En una sesión grupal, la psicóloga en un momento dado levantó un vaso de agua.
Cuando todos esperaban oír la pregunta: “¿Está el vaso medio lleno o medio vacío?” , ella en lugar de ésto preguntó:
– ¿Cuánto pesa este vaso?
Las respuestas de los componentes del grupo variaron entre 200 y 250 gramos.
Pero la psicóloga respondió:
El
peso absoluto no es importante, sino el percibido, porque dependerá de
cuánto tiempo sostengo el vaso: Si lo sostengo durante 1 minuto, no es
problema. Si lo sostengo 1 hora, me dolerá el brazo. Si lo sostengo 1
día, mi brazo se entumecerá y paralizará.

El vaso no cambia, pero cuanto más tiempo lo sujeto, más pesado y más difícil de soportar se vuelve. 
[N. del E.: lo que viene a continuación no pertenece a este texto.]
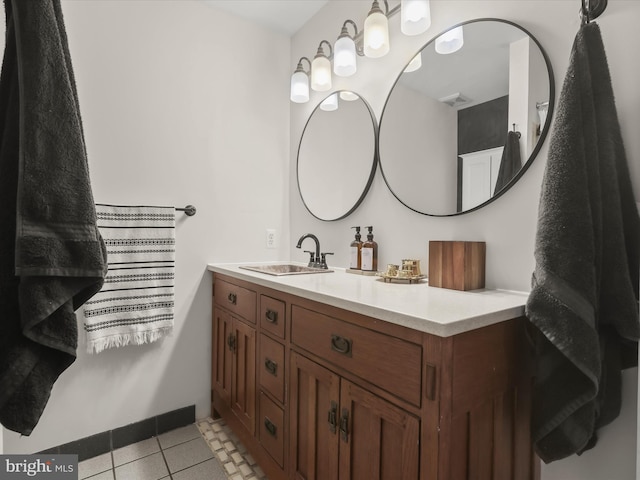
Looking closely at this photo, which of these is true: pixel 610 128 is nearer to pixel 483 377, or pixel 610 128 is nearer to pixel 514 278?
pixel 514 278

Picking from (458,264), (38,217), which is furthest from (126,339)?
(458,264)

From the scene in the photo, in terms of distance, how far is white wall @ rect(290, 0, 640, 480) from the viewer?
3.14ft

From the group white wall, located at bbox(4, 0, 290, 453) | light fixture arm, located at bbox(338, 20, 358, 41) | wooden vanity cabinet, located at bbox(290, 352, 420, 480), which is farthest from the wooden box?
white wall, located at bbox(4, 0, 290, 453)

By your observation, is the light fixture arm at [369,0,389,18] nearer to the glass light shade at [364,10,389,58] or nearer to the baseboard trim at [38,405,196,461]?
the glass light shade at [364,10,389,58]

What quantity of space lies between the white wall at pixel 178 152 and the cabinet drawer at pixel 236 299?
0.15 meters

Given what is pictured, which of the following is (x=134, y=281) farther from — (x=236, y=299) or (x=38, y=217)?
(x=38, y=217)

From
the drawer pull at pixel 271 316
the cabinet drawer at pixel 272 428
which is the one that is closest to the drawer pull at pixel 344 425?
the cabinet drawer at pixel 272 428

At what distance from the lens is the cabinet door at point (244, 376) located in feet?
5.12

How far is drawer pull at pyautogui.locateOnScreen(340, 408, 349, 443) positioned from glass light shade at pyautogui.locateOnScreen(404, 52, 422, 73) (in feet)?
4.56

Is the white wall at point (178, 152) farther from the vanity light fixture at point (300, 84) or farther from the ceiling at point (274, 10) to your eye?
the vanity light fixture at point (300, 84)

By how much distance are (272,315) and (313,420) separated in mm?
426

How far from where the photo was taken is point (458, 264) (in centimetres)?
120

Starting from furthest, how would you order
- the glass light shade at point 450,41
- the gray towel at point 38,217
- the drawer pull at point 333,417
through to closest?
1. the glass light shade at point 450,41
2. the drawer pull at point 333,417
3. the gray towel at point 38,217

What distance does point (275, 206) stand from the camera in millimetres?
2295
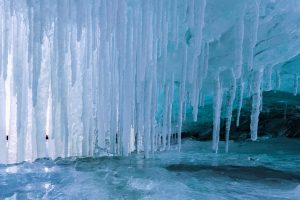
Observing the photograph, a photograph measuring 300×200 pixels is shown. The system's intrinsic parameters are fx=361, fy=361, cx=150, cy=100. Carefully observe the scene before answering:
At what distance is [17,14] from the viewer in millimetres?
7996

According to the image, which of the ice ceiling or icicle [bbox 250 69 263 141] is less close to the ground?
the ice ceiling

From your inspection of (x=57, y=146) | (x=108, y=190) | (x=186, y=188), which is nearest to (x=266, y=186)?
(x=186, y=188)

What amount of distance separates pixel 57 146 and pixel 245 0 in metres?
7.71

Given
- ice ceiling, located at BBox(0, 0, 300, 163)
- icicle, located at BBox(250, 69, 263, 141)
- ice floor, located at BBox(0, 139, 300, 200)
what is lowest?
ice floor, located at BBox(0, 139, 300, 200)

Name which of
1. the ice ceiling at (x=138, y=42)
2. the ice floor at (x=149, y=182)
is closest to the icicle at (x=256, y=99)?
the ice ceiling at (x=138, y=42)

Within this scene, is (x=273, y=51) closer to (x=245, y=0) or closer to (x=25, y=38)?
(x=245, y=0)

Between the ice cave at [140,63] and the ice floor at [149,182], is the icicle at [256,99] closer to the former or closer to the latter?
the ice cave at [140,63]

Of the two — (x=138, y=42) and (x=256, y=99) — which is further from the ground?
(x=138, y=42)

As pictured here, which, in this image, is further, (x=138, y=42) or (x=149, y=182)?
(x=138, y=42)

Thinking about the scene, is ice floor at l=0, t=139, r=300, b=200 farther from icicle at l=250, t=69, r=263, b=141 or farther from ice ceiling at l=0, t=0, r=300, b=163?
icicle at l=250, t=69, r=263, b=141

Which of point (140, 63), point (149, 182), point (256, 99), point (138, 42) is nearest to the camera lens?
point (149, 182)

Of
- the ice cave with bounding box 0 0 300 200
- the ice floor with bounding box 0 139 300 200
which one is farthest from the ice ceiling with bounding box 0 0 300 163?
the ice floor with bounding box 0 139 300 200

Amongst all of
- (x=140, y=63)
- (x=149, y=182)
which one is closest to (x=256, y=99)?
(x=140, y=63)

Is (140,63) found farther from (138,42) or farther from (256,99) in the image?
(256,99)
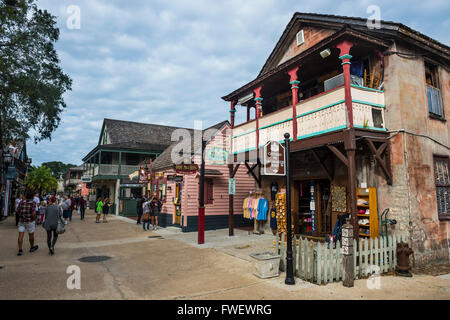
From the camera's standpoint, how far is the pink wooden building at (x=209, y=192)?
14414 mm

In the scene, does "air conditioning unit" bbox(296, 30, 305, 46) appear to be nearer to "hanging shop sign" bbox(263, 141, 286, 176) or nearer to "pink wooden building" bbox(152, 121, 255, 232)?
"pink wooden building" bbox(152, 121, 255, 232)

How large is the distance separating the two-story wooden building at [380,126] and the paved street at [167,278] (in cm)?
180

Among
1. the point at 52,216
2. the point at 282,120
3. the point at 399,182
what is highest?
the point at 282,120

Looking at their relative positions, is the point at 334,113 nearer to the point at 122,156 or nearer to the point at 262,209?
the point at 262,209

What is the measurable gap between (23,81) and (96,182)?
18.8 m

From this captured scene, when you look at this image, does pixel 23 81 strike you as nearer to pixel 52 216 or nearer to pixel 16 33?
pixel 16 33

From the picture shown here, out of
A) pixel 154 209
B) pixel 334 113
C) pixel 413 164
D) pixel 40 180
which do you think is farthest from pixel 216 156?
pixel 40 180

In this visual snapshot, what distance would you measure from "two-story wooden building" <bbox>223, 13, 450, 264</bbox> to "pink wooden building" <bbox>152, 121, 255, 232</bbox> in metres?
5.01

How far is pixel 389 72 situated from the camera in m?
8.27

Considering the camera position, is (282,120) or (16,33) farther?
(16,33)

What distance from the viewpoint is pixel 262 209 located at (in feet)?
40.9

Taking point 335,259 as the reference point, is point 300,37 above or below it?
above

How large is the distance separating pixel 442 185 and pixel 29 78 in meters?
16.6
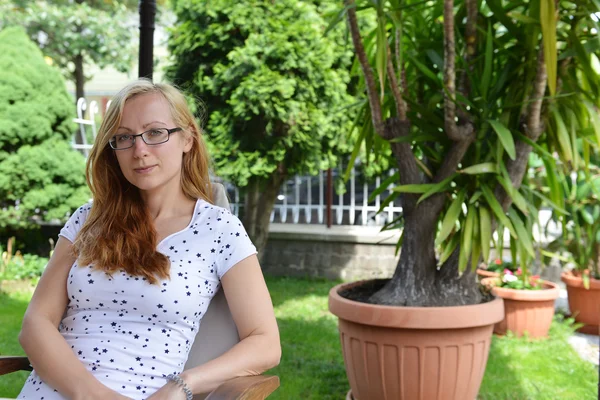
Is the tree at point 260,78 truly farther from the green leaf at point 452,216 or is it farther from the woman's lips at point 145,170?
the woman's lips at point 145,170

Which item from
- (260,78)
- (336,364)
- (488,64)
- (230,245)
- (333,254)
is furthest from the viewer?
(333,254)

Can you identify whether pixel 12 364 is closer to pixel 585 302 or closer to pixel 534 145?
pixel 534 145

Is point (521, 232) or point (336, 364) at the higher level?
point (521, 232)

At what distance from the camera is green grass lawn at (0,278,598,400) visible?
10.8 ft

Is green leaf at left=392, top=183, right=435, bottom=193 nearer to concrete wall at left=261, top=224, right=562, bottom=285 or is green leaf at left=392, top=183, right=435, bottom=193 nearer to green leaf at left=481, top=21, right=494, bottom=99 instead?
green leaf at left=481, top=21, right=494, bottom=99

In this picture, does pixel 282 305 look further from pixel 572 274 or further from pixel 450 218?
pixel 450 218

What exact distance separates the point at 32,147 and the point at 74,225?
4.46 meters

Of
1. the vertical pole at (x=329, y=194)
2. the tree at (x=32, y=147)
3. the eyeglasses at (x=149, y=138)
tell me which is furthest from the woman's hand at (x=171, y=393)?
the vertical pole at (x=329, y=194)

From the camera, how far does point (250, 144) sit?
5160 millimetres

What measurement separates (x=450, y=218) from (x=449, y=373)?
0.60 metres

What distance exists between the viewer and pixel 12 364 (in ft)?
5.57

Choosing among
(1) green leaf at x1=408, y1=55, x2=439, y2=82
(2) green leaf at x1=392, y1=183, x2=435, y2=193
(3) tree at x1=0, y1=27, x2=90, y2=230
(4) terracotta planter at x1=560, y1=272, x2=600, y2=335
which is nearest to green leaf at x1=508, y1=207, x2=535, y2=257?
(2) green leaf at x1=392, y1=183, x2=435, y2=193

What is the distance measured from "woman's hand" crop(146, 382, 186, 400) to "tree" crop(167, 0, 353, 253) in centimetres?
344

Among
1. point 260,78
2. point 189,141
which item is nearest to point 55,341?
point 189,141
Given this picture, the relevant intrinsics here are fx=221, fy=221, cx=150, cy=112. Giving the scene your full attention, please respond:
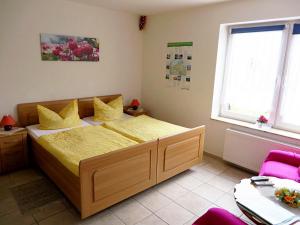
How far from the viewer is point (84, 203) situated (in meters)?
2.11

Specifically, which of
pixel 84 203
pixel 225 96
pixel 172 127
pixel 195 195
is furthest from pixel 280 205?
pixel 225 96

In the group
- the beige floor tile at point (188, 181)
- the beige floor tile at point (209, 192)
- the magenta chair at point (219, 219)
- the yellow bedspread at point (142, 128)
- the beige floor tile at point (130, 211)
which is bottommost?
→ the beige floor tile at point (130, 211)

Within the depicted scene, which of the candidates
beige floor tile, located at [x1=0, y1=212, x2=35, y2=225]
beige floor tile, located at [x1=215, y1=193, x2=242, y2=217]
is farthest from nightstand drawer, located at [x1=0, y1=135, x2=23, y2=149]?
beige floor tile, located at [x1=215, y1=193, x2=242, y2=217]

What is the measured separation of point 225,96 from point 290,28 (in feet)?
4.33

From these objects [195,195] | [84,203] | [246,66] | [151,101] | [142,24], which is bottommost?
[195,195]

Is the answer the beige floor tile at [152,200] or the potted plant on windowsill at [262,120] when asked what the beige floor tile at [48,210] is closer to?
the beige floor tile at [152,200]

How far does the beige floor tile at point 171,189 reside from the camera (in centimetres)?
272

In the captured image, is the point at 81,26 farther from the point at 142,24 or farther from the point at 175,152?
the point at 175,152

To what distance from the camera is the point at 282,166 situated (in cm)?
251

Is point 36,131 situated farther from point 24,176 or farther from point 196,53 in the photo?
point 196,53

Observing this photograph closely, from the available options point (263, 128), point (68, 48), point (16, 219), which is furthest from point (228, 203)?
point (68, 48)

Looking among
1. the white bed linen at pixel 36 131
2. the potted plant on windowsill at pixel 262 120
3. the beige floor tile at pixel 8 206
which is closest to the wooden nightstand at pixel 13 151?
the white bed linen at pixel 36 131

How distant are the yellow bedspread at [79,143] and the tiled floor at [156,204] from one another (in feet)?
1.73

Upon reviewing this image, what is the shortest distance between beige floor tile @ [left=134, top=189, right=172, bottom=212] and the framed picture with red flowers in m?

Después continuó diciendo:

Las preocupaciones son como el vaso de agua.
Si piensas en ellas un rato, no pasa nada. Si piensas en ellas un poco
más empiezan a doler y si piensas en ellas todo el día, acabas
sintiéndote paralizado e incapaz de hacer nada.

¡Acuérdate de soltar el vaso!

Reflexión: 

A
veces las preocupaciones se enquistan en nuestros pensamientos y no nos
dejan centrarnos en las soluciones, en lo que sí podemos hacer.
Preocuparnos en exceso y anclarnos en pensar en los problemas nos agota,
absorbe nuestras energías y nos quita fuerzas para actuar, y para
movilizarnos hacia soluciones. Está muy bien ser consciente de los
problemas y tener presente las dificultades y los riesgos, pero llenar
nuestra cabeza de preocupaciones durante mucho tiempo nos agota
emocionalmente. ¿Sabéis soltar el vaso a tiempo?